WORK ITEM:
If a line in the data holds the string "link", list it.

RECORD EXTRACTS:

▬▬▬▬▬▬▬▬▬▬

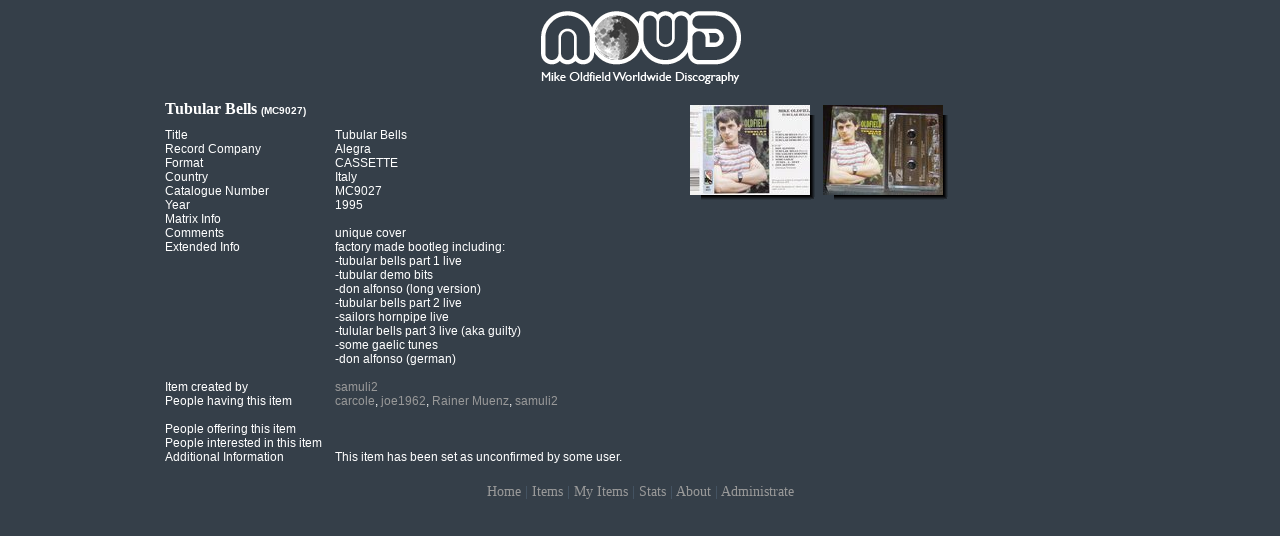

--- FILE ---
content_type: text/html
request_url: https://www.mike-oldfield.es/mowd/itemdetail.asp?id=1104
body_size: 1546
content:


<!DOCTYPE html PUBLIC "-//W3C//DTD XHTML 1.0 Transitional//EN" "http://www.w3.org/TR/xhtml1/DTD/xhtml1-transitional.dtd">
<html xmlns="http://www.w3.org/1999/xhtml">
<head>
<link rel="stylesheet" href="main.css" />
<link rel="stylesheet" href="include/lightbox2.04/css/lightbox.css" type="text/css" media="screen" />

<script type="text/javascript" src="include/lightbox2.04/js/prototype.js"></script>
<script type="text/javascript" src="include/lightbox2.04/js/scriptaculous.js?load=effects,builder"></script>
<script type="text/javascript" src="include/lightbox2.04/js/lightbox.js"></script>
<script language="javascript" src="include/main.js"></script>
<meta http-equiv="Content-Type" content="text/html; charset=iso-8859-1" />
<meta name="description" content="MOWD - Mike Oldfield Worldwide Discography">


<title>Tubular Bells Alegra CASSETTE - Mike Oldfield Worldwide Discography</title>

<script type="text/javascript">
var gaJsHost = (("https:" == document.location.protocol) ? "https://ssl." : "http://www.");
document.write(unescape("%3Cscript src='" + gaJsHost + "google-analytics.com/ga.js' type='text/javascript'%3E%3C/script%3E"));
</script>
<script type="text/javascript">
try {
var pageTracker = _gat._getTracker("UA-7269852-1");
pageTracker._trackPageview();
} catch(err) {}</script>
 
</head>

<body >
<div id="cuerpo">
	<a href="./" title="MOWD - Mike Oldfield Worldwide Discography" id="logo"></a> 
	<div id="photoList">
		
			<a href="photo/tubular_bells_1955.jpg" rel="lightbox[item]" title="Tubular Bells&nbsp;CASSETTE (MC9027) Picture sent by samuli2"><img src="photo/tubular_bells_1955_mini.jpg" width="120" height="90" border="0" id="1955" class="fotoItem" /></a>
			
			<a href="photo/tubular_bells_1051.jpg" rel="lightbox[item]" title="Tubular Bells&nbsp;CASSETTE (MC9027) Picture sent by samuli2"><img src="photo/tubular_bells_1051_mini.jpg" width="120" height="90" border="0" id="1051" class="fotoItem" /></a>
			
	</div>
	
	<h3>Tubular Bells <span class="profile">(MC9027)</span></h3>
	<div id="infoItem">
		<label>Title</label> Tubular Bells <br />
		<label>Record Company</label> Alegra <br />
		<label>Format</label> CASSETTE <br />
		<label>Country</label> Italy <br />
		<label>Catalogue Number</label> MC9027 <br />
		<label>Year</label> 1995 <br />
		<label>Matrix Info</label>  <br />
		<label>Comments</label> unique cover <br />
		<label>Extended Info</label> <div class="contenedorInfo">factory made bootleg including:<br />-tubular bells part 1 live<br />-tubular demo bits<br />-don alfonso (long version)<br />-tubular bells part 2 live<br />-sailors hornpipe live<br />-tulular bells part 3 live (aka guilty)<br />-some gaelic tunes<br />-don alfonso (german)</div><br/>
		<label>Item created by</label> <a href="items.asp?idusr=4594&np=">samuli2</a><br/>
		<label>People having this item</label><div class="contenedorInfo">
	
		<a href="items.asp?idusr=6720&np=">carcole</a>, <a href="items.asp?idusr=6365&np=">joe1962</a>, <a href="items.asp?idusr=7346&np=">Rainer Muenz</a>, <a href="items.asp?idusr=4594&np=">samuli2</a></div>
		<br />
		
		<label>People offering this item</label><div class="contenedorInfo">
		</div>
		<br />
		
		<label>People interested in this item</label><div class="contenedorInfo">
		</div>
		<br />
		<label>Additional Information</label>
		
			This item has been set as unconfirmed by some user.
		
		</div>
		
		<div class="guiaItems">
		
	</div>
	<div id="info"><a href="./">Home</a> | <a href="items.asp?np=" id="classmusic">Items</a> | <a href="denied.asp?msg=1" id="classusuario">My Items</a> | <a href="stats.asp" id="classtats">Stats</a> | <a href="about.asp" id="classabout">About</a> | <a href="admin.asp?np=" id="classys">Administrate</a></div> 
</div>
</body>
</html>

▬▬▬▬▬▬▬▬▬▬

EXPECTED OUTPUT:
<link rel="stylesheet" href="main.css" />
<link rel="stylesheet" href="include/lightbox2.04/css/lightbox.css" type="text/css" media="screen" />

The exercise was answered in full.